“Just as being too busy gives you nightmares, so being a fool makes you a blabbermouth.”  Ecclesiastes 5:3 (TLB)

Who, Me?

I glanced out my kitchen window just in time to see a pair of redheaded woodpeckers on the trunk of an oak tree. If you’ve ever been around woodpeckers, you know that it’s often their squawking chatter that first gets your attention. They can be LOUD!

As I looked closer, I could tell they were a pair, male and female, one with a bright red head and the other with the duller red, characteristic of the female of the species. They were having the time of their lives, racing up and down and all around the trunk of the tree, when I realized it was the female who was doing “all the talkin’.”

At one point, they were beak to beak, and she was still going for it. I had to laugh at her persistence to get her point across. What was she saying anyway? “Harry, you forgot to put a new twig in the nest? When ya’ gonna do it, huh?” Or, “Really, dear, your conduct is for the birds!”

I’ve read the research and heard teachings that suggest that generally, with humans, it’s the female who has the more developed language center of the brain, so we tend to be the more verbal in a marriage (those poor, poor fellows).
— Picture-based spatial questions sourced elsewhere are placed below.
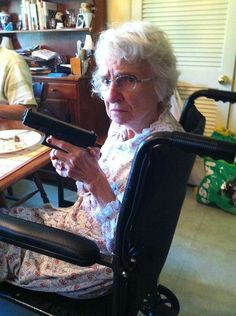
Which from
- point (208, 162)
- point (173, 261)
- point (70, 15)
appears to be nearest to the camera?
point (173, 261)

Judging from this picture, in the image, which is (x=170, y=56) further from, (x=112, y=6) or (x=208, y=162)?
(x=112, y=6)

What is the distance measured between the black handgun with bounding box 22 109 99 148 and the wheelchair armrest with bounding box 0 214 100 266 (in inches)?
8.9

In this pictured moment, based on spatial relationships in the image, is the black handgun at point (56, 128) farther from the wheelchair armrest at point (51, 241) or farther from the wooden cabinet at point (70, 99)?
the wooden cabinet at point (70, 99)

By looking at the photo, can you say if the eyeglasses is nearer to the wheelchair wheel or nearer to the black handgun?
the black handgun

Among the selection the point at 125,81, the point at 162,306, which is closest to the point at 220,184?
the point at 162,306

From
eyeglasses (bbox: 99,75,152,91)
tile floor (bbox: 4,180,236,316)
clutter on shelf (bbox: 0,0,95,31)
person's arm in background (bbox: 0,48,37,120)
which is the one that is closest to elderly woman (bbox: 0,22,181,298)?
eyeglasses (bbox: 99,75,152,91)

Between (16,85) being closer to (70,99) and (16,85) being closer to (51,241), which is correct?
(70,99)

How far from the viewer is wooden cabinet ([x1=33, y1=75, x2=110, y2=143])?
2.37m

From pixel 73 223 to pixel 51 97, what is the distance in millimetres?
1570

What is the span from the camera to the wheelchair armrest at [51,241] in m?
0.66

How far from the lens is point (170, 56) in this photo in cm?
95

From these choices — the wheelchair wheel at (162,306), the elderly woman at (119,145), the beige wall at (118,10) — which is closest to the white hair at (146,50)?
the elderly woman at (119,145)

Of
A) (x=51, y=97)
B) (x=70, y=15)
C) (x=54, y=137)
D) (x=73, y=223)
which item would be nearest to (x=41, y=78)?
(x=51, y=97)

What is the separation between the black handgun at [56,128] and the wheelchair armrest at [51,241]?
23 centimetres
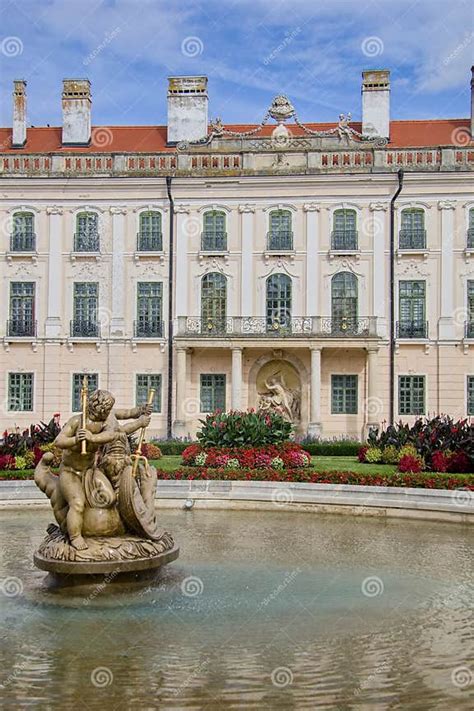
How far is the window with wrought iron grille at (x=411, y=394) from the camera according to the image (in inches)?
1355

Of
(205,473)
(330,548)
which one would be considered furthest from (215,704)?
(205,473)

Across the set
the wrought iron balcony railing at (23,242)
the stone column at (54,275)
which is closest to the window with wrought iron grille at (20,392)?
the stone column at (54,275)

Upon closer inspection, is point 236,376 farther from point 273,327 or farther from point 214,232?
point 214,232

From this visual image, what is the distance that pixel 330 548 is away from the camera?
12.8 metres

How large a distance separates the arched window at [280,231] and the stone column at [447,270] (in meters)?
6.09

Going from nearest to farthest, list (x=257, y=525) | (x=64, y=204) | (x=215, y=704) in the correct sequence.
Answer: (x=215, y=704) → (x=257, y=525) → (x=64, y=204)

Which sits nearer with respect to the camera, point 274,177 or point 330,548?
point 330,548

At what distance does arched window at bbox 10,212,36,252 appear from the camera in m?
36.1

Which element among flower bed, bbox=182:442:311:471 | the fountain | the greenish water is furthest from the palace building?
the fountain

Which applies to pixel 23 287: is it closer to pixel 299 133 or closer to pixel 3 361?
pixel 3 361

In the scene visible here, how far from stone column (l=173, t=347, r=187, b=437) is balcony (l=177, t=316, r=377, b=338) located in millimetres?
882

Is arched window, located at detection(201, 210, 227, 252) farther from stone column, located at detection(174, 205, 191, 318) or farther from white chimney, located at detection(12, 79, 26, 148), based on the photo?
white chimney, located at detection(12, 79, 26, 148)

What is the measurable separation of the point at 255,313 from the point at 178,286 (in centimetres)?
336

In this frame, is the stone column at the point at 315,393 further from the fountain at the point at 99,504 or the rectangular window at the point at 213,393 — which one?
the fountain at the point at 99,504
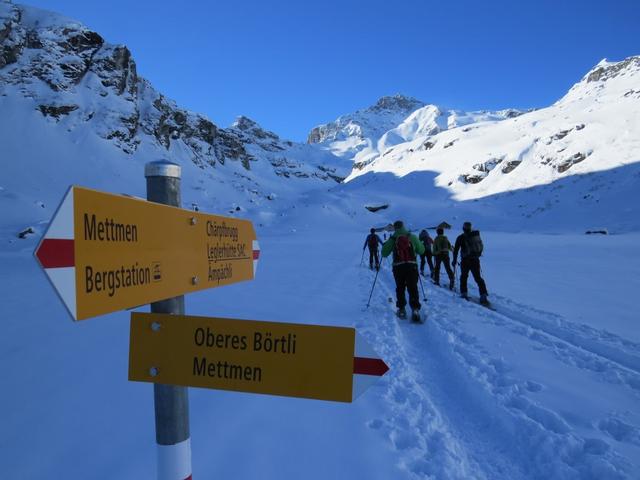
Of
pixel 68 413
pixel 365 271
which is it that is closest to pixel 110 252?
pixel 68 413

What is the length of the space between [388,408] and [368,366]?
253 centimetres

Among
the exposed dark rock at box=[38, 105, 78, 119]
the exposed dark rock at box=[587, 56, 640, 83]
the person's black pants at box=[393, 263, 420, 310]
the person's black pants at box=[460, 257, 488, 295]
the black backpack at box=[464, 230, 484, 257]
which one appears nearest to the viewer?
the person's black pants at box=[393, 263, 420, 310]

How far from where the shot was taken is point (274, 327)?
142 centimetres

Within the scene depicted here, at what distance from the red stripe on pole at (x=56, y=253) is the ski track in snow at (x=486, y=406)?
2678 millimetres

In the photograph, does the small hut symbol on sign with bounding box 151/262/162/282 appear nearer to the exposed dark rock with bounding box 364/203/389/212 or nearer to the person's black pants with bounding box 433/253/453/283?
the person's black pants with bounding box 433/253/453/283

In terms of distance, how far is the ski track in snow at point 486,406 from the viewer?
9.28 ft

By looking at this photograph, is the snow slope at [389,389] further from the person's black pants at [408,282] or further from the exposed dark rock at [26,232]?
the exposed dark rock at [26,232]

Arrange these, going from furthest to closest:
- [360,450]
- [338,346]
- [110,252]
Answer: [360,450] < [338,346] < [110,252]

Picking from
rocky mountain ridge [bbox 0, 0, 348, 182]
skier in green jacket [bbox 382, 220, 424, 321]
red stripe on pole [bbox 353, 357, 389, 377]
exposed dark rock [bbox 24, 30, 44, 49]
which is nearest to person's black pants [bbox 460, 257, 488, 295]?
skier in green jacket [bbox 382, 220, 424, 321]

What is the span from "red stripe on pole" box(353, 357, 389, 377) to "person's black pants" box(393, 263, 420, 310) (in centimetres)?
596

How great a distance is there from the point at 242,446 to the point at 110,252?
236 centimetres

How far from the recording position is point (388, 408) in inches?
141

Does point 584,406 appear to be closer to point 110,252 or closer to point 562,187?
point 110,252

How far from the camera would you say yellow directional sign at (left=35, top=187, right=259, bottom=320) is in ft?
3.56
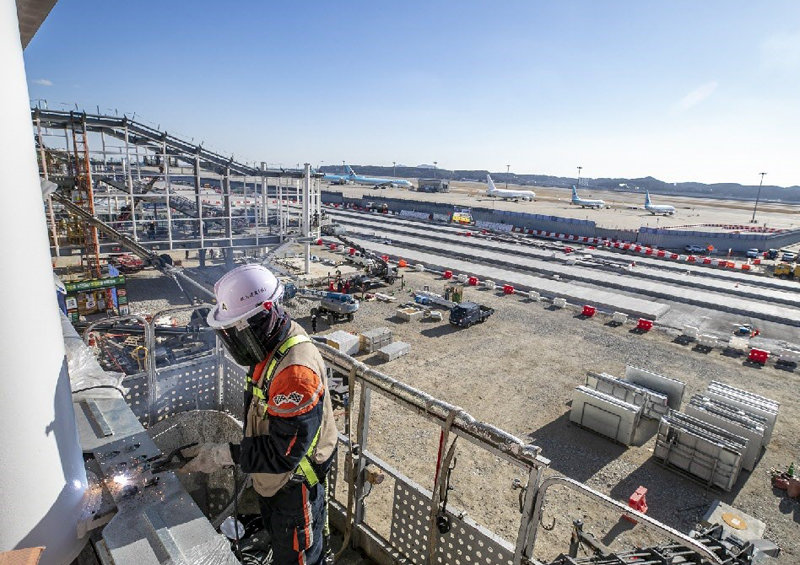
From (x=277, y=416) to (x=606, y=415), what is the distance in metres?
14.2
Hey, we’ve got a lot to say, and usually not enough time to say it. Sometimes we have to talk fast, to get it all said! Of course, our Creator has endowed men with many gifts that we women just don’t have! He made us to complement each other in so many ways. Can you imagine the noise in our world if we ALL had the Gift of Gab?

But really, after many years of marriage, I’ve come to recognize that glazed over look that comes over my husband’s face as I relate twelve things at once. He really doesn’t digest all that fast and furious info, so he just zones out and goes to his happy place. Now, I can choose to get annoyed at this (and launch into verbal overdrive), or perhaps rethink my strategy. Could I have pared that down a bit into bite-size pieces? Could I c-h-o-o-s-e my words more carefully? Probably so.

“Dear Lord, we sure don’t want to be like that person described in Ecclesiastes who “…being a fool made her/him a blabbermouth.” Please help us to be wise stewards of these amazing instruments—our mouths. Amen!”